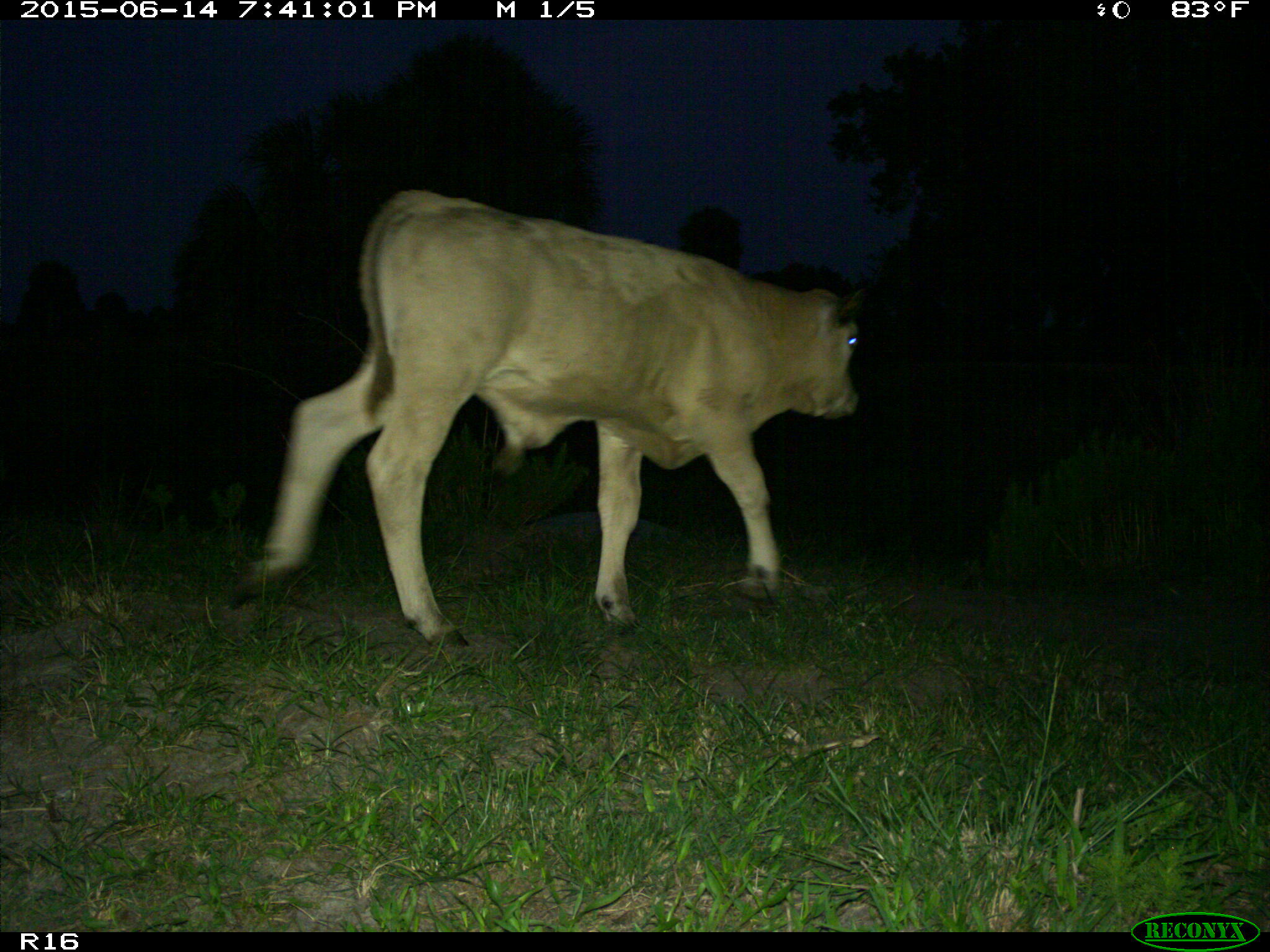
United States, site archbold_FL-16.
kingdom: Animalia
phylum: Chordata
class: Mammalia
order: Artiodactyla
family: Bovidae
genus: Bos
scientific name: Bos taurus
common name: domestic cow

# # # # #

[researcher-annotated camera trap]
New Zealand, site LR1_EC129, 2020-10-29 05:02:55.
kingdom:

# # # # #

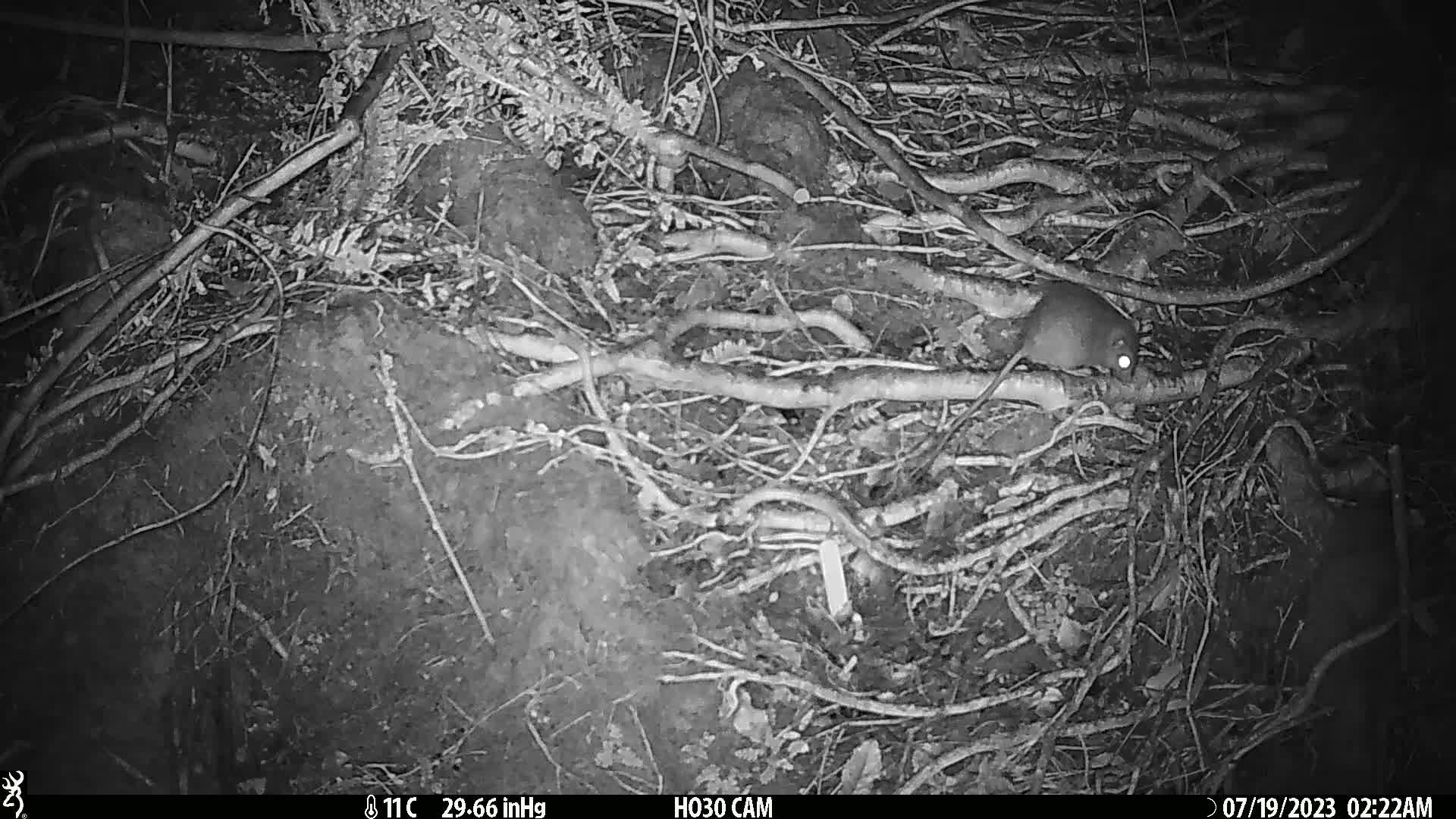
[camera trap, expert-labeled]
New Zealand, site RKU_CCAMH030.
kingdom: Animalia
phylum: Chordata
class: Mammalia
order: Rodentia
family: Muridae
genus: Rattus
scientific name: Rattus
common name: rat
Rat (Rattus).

# # # # #

== Assigned task ==
Each line of the listing that includes the word "site" should be copied out.

== Solution for this exercise ==
United States, site archbold_FL-16.
New Zealand, site LR1_EC129, 2020-10-29 05:02:55.
New Zealand, site RKU_CCAMH030.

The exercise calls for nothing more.